Quand le bilan ne suit pas, il faut bien s’occuper et c’est ce que font les Knicks en s’intéressant déjà de près à la Draft 2020 comme nous le confirme Marc Berman du New York Post. Visiblement, la franchise de James Dolan chercherait à mettre la main sur un profil de meneur scoreur. Rien d’étonnant pour la troisième pire attaque de la Ligue avec 104,8 points inscrits par match qui possède déjà environ 12 point guards dans son effectif. Pour remédier à cela, le front office aurait déjà coché quelques noms dont celui d’un certain LaMelo Ball. Le petit frère de Lonzo qui est attendu dans le Top 5 de la prochaine cuvée et que les Knicks avaient prévu de venir scouter avant qu’il ne se blesse au pied. Parti se dorer la pilule en Australie chez les Hawks d’Illawarra, le 2001 présente des statistiques complètes puisqu’il tourne à 17 points, 7,5 rebonds et 7 passes en 12 matchs cette saison. Du haut de ses 201 centimètres, le fils de LaVar pèse de différentes manières sur le jeu grâce à son QI basket et son sens de la passe. Concernant le scoring, les Knicks ont vu juste avec lui car le petit bonhomme affiche un très propre 37,5% au shoot dont 25% depuis la buvette. En fait si on résume, c’est un Elfrid Payton avec plus de ballons. Mais que les fans de New York (s’il en reste) se rassurent, un plan B existe avec l’universitaire d’Iowa State, Tyrese Haliburton. Avec quasiment les mêmes chiffres (15,2 points, 5,9 rebonds, 6,5 passes), le guard est beaucoup plus propre quand il s’agit de marquer des points comme en témoignent ses 50% au shoot, 42% du parking et ses 82% de la ligne des lancers.
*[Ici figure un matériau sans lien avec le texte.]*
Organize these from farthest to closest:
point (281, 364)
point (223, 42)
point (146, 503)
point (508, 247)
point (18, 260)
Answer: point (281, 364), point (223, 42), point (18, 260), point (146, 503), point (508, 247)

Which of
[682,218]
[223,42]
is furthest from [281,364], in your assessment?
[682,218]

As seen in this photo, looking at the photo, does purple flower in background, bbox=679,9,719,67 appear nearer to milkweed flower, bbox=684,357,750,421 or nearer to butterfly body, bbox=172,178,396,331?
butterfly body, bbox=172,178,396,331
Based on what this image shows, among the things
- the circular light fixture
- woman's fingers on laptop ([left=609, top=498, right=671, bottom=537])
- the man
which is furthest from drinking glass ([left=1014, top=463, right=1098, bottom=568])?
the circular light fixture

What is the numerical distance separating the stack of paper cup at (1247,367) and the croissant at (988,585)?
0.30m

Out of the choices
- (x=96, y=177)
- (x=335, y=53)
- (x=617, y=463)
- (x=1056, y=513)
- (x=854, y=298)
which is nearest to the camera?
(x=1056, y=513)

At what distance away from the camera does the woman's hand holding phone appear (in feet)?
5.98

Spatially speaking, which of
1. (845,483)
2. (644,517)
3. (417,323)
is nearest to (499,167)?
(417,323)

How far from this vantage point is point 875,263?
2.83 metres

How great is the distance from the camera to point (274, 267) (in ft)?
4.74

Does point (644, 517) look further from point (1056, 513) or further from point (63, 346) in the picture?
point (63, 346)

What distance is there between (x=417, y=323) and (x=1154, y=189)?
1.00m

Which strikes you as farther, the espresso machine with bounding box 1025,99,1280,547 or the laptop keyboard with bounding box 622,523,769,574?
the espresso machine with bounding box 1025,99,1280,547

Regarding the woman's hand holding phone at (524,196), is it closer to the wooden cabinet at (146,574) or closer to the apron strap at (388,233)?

Selon certains spécialistes américains, son profil fiterait plus avec R.J. Barrett que LaMelo Ball.

Pour driver cette équipe inexpérimentée, les dirigeants new-yorkais ont pensé malin une fois de plus avec le mythique entraîneur de Villanova, Jay Wright. Bah oui, quand t’as que des jeunes à développer, il est logique d’aller voir en NCAA. C’est gage de réussite et c’est pas Dan Gilbert vous dira le contraire. Visiblement, Scott Perry et cie sont des forceurs aimant se faire du mal. On se souvient qu’en 2018 déjà, ce même Jay Wright avait mis un stop aux appels du pied de la Grosse Pomme. Mais pour un mec capable de gagner un titre avec Omari Spellman titulaire au poste cinq, les Knicks sont prêts à toutes sortes de dingueries pour le pécho. Fraîchement élu coach de la décennie 2010 en NCAA, l’homme de 58 ans a tout connu avec les Wildcats avec en point d’orgue ses deux titres de champion NCAA dont le dernier en 2018. Avec tous ces objectifs atteints au niveau universitaire, le gourou de Villanova pourrait donc se laisser tenter par l’expérience NBA. Cependant, même avec sa réputation et son CV, la transition NCAA-NBA n’est pas ce qu’il y a de plus simple pour un coach. Mais qu’il se rassure, le futur ex-entraîneur de Cleveland lui donnera quelques conseils pour divorcer à l’amiable quand il sentira le bourbier dans lequel il se sera foutu.

Leon Rose prend son nouveau rôle très au sérieux en travaillant déjà sur la prochaine Draft. C’est un sujet sensible au regard des picks sur les dernières années. Barrett, Knox, Robinson, Ntilikina, Dotson, Hardaway, Porzingis… Mis à part Barrett et les deux joueurs actuels de Dallas, on ne peut pas dire que le nez a toujours été fin dans les travées du Madison Square Garden. Et si on veut rappeler de meilleurs souvenirs encore, Jordan Hill est toujours activement recherché après sa sélection en huitième position de la Draft 2009.